Pictures within the data are to be left out; everything else must be reproduced exactly.

>> Start

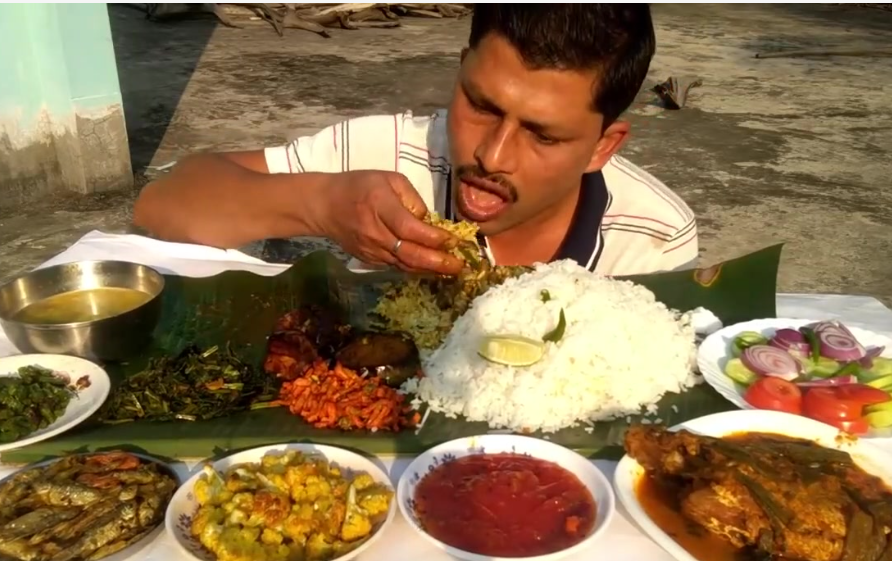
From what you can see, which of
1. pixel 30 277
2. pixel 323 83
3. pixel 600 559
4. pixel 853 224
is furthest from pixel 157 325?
pixel 323 83

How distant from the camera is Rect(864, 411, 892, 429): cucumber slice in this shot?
7.88 feet

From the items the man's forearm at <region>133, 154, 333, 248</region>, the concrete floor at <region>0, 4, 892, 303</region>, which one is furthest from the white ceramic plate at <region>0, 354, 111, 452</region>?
the concrete floor at <region>0, 4, 892, 303</region>

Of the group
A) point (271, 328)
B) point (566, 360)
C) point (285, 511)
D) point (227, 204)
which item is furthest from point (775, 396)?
point (227, 204)

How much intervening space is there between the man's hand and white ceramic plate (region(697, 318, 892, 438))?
960 mm

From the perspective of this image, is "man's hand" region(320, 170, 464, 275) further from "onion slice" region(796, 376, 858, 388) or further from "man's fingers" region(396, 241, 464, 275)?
"onion slice" region(796, 376, 858, 388)

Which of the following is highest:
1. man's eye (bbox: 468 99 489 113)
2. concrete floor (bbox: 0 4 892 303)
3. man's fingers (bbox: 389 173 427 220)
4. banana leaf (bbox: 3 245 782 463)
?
man's eye (bbox: 468 99 489 113)

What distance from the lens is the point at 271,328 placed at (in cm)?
301

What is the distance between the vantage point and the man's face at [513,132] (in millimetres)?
2748

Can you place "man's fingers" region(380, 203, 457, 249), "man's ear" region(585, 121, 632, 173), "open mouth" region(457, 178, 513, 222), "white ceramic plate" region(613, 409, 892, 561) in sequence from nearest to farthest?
"white ceramic plate" region(613, 409, 892, 561)
"man's fingers" region(380, 203, 457, 249)
"open mouth" region(457, 178, 513, 222)
"man's ear" region(585, 121, 632, 173)

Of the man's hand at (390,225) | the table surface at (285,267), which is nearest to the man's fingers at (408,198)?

>> End

Output for this task
From what you can see, which of
1. pixel 30 277
2. pixel 323 83
3. pixel 600 559
4. pixel 853 224
is furthest from pixel 157 325?
pixel 323 83

How distant from the camera is Rect(864, 411, 892, 429): cucumber slice in this shot?
7.88 feet

From the items the man's forearm at <region>133, 154, 333, 248</region>, the concrete floor at <region>0, 4, 892, 303</region>, which one is furthest from the white ceramic plate at <region>0, 354, 111, 452</region>?
the concrete floor at <region>0, 4, 892, 303</region>

Of the group
A) point (271, 328)
B) point (566, 360)
C) point (285, 511)
D) point (227, 204)
which item is furthest from point (775, 396)?
point (227, 204)

How much intervening space is there between the man's hand and white ceramic plate (region(697, 318, 892, 438))?
960 mm

From the perspective of this image, is "man's hand" region(320, 170, 464, 275) further from "onion slice" region(796, 376, 858, 388) or further from "man's fingers" region(396, 241, 464, 275)?
"onion slice" region(796, 376, 858, 388)

Which of the following is highest:
1. man's eye (bbox: 468 99 489 113)
2. concrete floor (bbox: 0 4 892 303)
3. man's fingers (bbox: 389 173 427 220)
4. banana leaf (bbox: 3 245 782 463)
?
man's eye (bbox: 468 99 489 113)

What distance from the lens is the point at 271,328 placed at (in cm)?
301

What is the distance between the vantage point and the man's face at [513,132] (in millimetres)?
2748

Can you place "man's fingers" region(380, 203, 457, 249), "man's ear" region(585, 121, 632, 173), "open mouth" region(457, 178, 513, 222), "white ceramic plate" region(613, 409, 892, 561) in sequence from nearest to farthest?
"white ceramic plate" region(613, 409, 892, 561)
"man's fingers" region(380, 203, 457, 249)
"open mouth" region(457, 178, 513, 222)
"man's ear" region(585, 121, 632, 173)

Of the man's hand at (390,225) | the table surface at (285,267), which is nearest to the man's fingers at (408,198)?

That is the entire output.